An additional challenge is a growing demand for electric brooms and vacuum cleaners to be accommodated on to a trolley. However, Kärcher is on top of this according to Stadelmann. “There is certainly an increasing demand for electrical appliances to facilitate cleaning, and these must be fitted to the trolley without hindering the user’s ability to manoeuvre,” he said. “With the Kärcher Eco!Cleaning System, for example, smaller electrical appliances such as a battery-powered broom are stowed securely on to the trolley.”
As compact as possible
He said the key challenge for manufacturers was to make the trolley as compact as possible but still easy to use. “Clarity of design is imperative,” he said. “When pushing the trolley, the operator must have an unimpeded view ahead in order to reliably identify obstacles.
“It is also important for the user to be able to access his or her equipment and materials quickly and straightforwardly. This is where drawers for accessories such as toilet tissue and towels come in handy. The mop wringer should also take up as little space as possible but still be sturdy and easy to use.”
Crisp Clean’s international sales manager Judy Grundy says today’s rigid cleaning regimes can potentially make the trolley manufacturer’s life easier. “Operators are performing an increasingly predetermined routine and from this it can be established what equipment and consumables are required,” she said. “But we do have problems when trying to fit all the equipment a customer requires on to a small trolley.“
She says the advent of damp mopping has not really eased the problem. “Solutions comprising pre-moistened mops and controlled dosing do negate the need to carry buckets of cleaning solution and wringers, and this substantially reduces the weight of the system,” she admits. “But there is still a requirement to carry many mop heads and cloths, and this in turn poses the need to have adequate storage space on the trolley.”
Where a large area needs to be cleaned, the trolley will have to provide adequate space for sufficient numbers of clean mops and used mops. “Depending on the area to be cleaned, the space required can together equate to the same as that needed for a traditional wet mopping process,” she said.
Impact on size
Waste collection has a major impact on the size of the trolley, says Grundy. “A 110 litre sack requires a large space on any trolley, and here again the size of the trolley should reflect the tasks required of it,” she said. “A small trolley may be appropriate if the operator has only a small area to clean or has the opportunity to dispose of the waste or replenish the mops during the working day.”

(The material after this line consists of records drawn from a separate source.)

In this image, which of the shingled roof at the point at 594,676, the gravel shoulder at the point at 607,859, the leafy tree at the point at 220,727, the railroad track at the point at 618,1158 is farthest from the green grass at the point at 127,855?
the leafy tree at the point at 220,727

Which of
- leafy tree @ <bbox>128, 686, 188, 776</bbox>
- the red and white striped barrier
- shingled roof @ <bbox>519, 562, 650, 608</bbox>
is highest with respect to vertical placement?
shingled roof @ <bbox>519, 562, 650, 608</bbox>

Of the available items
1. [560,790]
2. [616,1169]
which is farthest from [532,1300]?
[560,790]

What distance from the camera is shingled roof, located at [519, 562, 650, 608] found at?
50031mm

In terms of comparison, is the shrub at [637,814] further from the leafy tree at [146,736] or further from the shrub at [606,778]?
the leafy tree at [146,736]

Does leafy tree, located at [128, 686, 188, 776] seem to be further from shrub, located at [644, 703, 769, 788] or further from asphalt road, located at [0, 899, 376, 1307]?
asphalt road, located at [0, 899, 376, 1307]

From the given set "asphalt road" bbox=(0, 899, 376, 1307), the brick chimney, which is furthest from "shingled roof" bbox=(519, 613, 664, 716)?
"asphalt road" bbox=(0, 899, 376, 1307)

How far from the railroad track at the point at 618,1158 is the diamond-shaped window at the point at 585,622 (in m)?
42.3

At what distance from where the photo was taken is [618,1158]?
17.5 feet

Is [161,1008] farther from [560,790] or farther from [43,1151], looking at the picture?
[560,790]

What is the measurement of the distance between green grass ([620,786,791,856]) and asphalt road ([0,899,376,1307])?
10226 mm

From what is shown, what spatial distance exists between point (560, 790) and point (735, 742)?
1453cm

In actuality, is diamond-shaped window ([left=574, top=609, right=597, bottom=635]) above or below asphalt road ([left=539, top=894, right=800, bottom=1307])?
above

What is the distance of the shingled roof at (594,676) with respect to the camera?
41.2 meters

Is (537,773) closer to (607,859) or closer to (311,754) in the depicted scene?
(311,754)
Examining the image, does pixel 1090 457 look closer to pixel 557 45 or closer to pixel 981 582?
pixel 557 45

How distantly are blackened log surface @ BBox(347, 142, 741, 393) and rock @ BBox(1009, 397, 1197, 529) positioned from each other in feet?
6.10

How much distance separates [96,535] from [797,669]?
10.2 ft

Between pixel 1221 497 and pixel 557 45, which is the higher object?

She says the manoeuvrability of a trolley is largely dependent on the weight of its contents and the trolley frame itself. “Stainless steel trolleys are very often lighter and easier to manoeuvre than their plastic counterparts because you need far less material to achieve the same strength,” she said. “They are also more rigid, producing greater accuracy of the alignment of the castors. Plastic trolley frames will bend with the increased added weight and this affects the castor alignment.
“The quality and size of the castors also plays an important role. Paying extra for a castor with a better specification can greatly ease the burden of pushing a trolley.”
Features such as height adjustment for waste storage and easy-to-push handles can help to make the trolley more comfortable for the operator, says Grundy. “Even weight distribution over the trolley makes it easier to manoeuvre and where wet mopping systems are used, wringers with built-in mechanisms or foot operation help to minimise the force required by the operator,” she said.
But in some cases a compact, manoeuvrable trolley is simply not suitable for the task at hand.
“Small compact trolleys are a solution where space is at a premium but they cannot be a substitute for traditional trolleys because they simply cannot carry out the same tasks or to the same degree,” she said. “Compromises are often made as all the equipment normally attributed to a larger janitorial trolley simply will not fit onto a smaller trolley.”